• **Required tasks**:
[a] In the passage on creating an Oracle database below, rewrite the paragraph that begins "The relationships, on the other hand" as a short bulleted list that keeps its main facts.
[b] Translate this sentence from the passage on creating an Oracle database into Spanish: "One fundamental tenet of database design is remembering that every database application is a model of reality."
[c] Write what comes next in the passage on creating an Oracle database, starting right after its final sentence.

=== Text passage ===

The file contains errors both fatal ORA errors and warnings about impending error situations. It contains a record of all structural changes made to the database such as creation of a tablespace. It can also contain checkpoint and day-to-day operational information such as startups and shutdowns and when an instance recovery occurs during startup.
Every entry in the alert file contains a timestamp. It also contains values of non-default initialization parameters. In order to restore access to the database to all users without the restricted session privilege is to issue the following command: alter database enable restricted session. What statement is used to change the status of a database? Explain the use of the restricted session privilege. In this section, you will cover the following topics related to creating an Oracle database: Entity relationships and database objects Creating a database in Oracle Creating the Oracle data dictionary Once the DBA has set up some necessary preliminary items for running the Oracle instance, such as password authentication, the DBA can then create the database that users will soon utilize for data management.
Creating a database involves three activities that will be discussed in this section. The first activity for creating a database is mapping a logical entity-relationship diagram that details a model for a process to the data model upon which the creation of database objects like indexes and tables will be based.
The second activity that the DBA will perform as part of creating a database is the creation of physical data storage resources in the Oracle architecture, such as datafiles and redo log files. The final and perhaps the most important aspect of creating a database is creating the structures that comprise the Oracle data dictionary. A discussion of each element in the database creation process will be discussed now in detail.
Entity Relationships and Database Objects The first part of creating a database is creating a model for that database. One fundamental tenet of database design is remembering that every database application is a model of reality. Most of the time, the database is used to model some sort of business reality, such as the tracking of inventory, payment of sales bonuses, employee expense vouchers, and customer accounts receivable invoices.
The model for a database should be a model for the process that the database application will represent. Now, explore the combination of those entities and their relationships. The concept of an entity maps loosely to the nouns in the reality the database application is trying to model. In the employee expenditure system mentioned above, the entities or nouns in the model may include employees, expense sheets, receipts, payments, a payment creator such as accounts payable, and a payer account for the company that is reimbursing the employee.
The relationships, on the other hand, map loosely to the idea of a verb, or action that takes place between two nouns. Some actions that take place in this employee expenditure system may be submits expense sheet, submits receipts, deducts money from account, and pays check. These entities and relationships can translate into several different types of visual representations or models of a business reality.
Figure illustrates each entity by a small illustration, with the relationships between each entity represented by an arrow and a description. The employee fills out the expense sheets for the expenses incurred on behalf of the company. Figure 3: An entity-relationship diagram of process flow in the system Then, the employees send their vouchers to the accounts payable organization, which creates a check for the employee and mails the payment to the employee.

=== Information supplied ===

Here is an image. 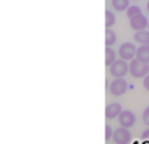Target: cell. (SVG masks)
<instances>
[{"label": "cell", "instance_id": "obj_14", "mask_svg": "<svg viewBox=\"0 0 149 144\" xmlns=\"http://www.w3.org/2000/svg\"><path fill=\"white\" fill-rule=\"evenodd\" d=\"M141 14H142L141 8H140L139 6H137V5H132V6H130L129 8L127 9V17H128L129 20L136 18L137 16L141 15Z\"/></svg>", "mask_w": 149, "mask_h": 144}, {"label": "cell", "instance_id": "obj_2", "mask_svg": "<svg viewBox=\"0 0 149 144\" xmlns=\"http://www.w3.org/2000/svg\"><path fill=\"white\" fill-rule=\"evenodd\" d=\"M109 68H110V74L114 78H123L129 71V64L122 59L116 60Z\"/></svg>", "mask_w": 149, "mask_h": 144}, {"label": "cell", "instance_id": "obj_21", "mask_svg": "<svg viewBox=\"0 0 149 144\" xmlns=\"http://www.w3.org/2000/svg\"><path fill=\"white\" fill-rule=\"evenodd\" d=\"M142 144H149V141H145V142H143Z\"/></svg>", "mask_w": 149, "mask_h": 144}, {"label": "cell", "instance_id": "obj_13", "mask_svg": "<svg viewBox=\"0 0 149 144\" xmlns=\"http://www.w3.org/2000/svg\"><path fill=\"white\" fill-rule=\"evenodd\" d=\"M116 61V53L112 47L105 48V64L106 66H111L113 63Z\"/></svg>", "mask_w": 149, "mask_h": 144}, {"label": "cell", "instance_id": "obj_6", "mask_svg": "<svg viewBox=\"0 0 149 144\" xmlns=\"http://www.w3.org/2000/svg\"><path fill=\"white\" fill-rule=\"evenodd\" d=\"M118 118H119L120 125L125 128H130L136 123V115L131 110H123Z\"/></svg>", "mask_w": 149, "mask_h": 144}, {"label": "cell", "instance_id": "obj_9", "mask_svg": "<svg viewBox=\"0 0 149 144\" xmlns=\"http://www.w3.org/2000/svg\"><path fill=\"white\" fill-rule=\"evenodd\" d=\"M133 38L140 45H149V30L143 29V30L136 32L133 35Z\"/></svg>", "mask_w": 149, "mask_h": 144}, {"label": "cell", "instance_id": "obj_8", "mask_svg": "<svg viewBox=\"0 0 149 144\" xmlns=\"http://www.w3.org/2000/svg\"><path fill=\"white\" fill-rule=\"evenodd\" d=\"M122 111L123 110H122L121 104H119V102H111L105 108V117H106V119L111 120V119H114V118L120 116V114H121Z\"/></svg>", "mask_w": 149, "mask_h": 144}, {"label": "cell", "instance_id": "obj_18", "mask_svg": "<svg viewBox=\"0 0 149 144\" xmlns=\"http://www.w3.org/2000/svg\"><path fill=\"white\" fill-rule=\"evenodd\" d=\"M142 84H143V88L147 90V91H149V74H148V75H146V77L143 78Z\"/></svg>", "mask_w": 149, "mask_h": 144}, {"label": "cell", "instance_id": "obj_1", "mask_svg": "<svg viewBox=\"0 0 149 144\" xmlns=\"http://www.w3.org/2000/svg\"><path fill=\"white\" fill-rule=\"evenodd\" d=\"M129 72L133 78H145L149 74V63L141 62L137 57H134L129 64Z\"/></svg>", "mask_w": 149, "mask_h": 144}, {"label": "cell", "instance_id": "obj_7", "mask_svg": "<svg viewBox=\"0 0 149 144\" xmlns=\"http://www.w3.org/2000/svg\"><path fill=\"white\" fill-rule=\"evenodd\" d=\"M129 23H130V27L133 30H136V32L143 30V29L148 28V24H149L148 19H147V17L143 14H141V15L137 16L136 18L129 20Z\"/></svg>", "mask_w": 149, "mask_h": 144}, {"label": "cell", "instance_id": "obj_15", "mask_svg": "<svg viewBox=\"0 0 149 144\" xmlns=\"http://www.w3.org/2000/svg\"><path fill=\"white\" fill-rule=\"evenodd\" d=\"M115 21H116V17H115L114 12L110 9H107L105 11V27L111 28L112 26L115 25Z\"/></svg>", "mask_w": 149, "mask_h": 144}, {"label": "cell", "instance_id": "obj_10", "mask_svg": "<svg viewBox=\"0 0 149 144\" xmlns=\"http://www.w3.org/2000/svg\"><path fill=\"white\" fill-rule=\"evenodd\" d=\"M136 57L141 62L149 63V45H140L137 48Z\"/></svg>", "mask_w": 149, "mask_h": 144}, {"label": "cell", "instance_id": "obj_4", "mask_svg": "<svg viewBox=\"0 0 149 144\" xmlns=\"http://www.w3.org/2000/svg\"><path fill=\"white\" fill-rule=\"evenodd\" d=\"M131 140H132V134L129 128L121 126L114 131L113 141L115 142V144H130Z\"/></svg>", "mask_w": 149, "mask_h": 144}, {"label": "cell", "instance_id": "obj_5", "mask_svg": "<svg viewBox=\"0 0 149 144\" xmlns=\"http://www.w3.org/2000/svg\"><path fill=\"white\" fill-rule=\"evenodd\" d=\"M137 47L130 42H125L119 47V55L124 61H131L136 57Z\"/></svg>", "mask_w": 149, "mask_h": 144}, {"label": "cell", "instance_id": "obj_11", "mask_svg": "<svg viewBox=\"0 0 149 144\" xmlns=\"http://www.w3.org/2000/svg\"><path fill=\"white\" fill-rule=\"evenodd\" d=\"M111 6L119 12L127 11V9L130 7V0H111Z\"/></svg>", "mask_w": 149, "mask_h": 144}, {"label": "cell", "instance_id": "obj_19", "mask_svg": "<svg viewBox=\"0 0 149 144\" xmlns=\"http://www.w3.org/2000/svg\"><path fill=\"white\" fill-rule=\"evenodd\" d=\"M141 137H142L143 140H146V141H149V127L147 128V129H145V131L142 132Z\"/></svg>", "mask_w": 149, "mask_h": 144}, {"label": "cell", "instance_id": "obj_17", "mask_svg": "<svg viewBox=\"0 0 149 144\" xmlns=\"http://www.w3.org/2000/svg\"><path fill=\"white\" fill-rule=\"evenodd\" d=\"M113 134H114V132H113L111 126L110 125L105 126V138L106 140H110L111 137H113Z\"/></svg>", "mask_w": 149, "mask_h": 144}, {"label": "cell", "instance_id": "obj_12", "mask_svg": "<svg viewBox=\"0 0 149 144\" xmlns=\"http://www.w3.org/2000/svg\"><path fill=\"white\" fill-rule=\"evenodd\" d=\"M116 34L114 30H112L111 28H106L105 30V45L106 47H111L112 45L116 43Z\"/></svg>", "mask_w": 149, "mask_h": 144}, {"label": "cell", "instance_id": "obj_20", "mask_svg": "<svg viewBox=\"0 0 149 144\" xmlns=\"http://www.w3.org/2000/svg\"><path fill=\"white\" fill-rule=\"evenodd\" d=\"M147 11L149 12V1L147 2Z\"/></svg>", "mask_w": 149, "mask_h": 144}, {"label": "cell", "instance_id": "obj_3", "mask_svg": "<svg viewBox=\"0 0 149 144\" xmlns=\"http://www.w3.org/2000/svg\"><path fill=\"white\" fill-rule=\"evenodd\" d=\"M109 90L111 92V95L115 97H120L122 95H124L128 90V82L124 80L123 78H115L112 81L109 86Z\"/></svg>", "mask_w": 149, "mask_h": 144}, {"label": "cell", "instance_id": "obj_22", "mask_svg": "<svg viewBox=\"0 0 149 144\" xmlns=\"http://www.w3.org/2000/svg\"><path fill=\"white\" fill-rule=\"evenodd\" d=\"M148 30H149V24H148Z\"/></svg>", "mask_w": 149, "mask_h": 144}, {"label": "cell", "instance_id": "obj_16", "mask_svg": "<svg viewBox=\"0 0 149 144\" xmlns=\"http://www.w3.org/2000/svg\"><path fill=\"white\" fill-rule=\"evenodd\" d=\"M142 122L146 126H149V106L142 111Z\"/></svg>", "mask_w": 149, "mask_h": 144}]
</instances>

===

• **Answer list**:
[a]
- Relationships map loosely to verbs, meaning actions that take place between two nouns.
- Actions in the employee expenditure system may include submits expense sheet, submits receipts, deducts money from account, and pays check.
- These entities and relationships can translate into several types of visual representations or models of a business reality.

[b] Un principio fundamental del diseño de bases de datos es recordar que toda aplicación de base de datos es un modelo de la realidad.

[c]
The process is very simple, but it accurately models the business process within an organization to reimburse an employee for his expenses. When the developers of a database application create the employee expenditure system modeled by the entity-relationship diagram above, they will first take those entities and map out the relationship, then take the entity-relationship diagram and create a logical data model out of those entities and processes.
A logical data model is a more detailed diagram than the entity-relationship diagram in that it fills in details about the process flow that the entity-relationship diagram attempts to model. Figure shows the logical data model of the employee table and the invoice table.
Figure 4: Logical data model of employee table and invoice table On the expense sheet, the employee will fill in various pieces of information, including the expense ID number, the employee ID number, and the expense amount. The line between the two entities is similar to a relationship; however, in the logical data model, the entities are called tables and the relationships are called foreign keys.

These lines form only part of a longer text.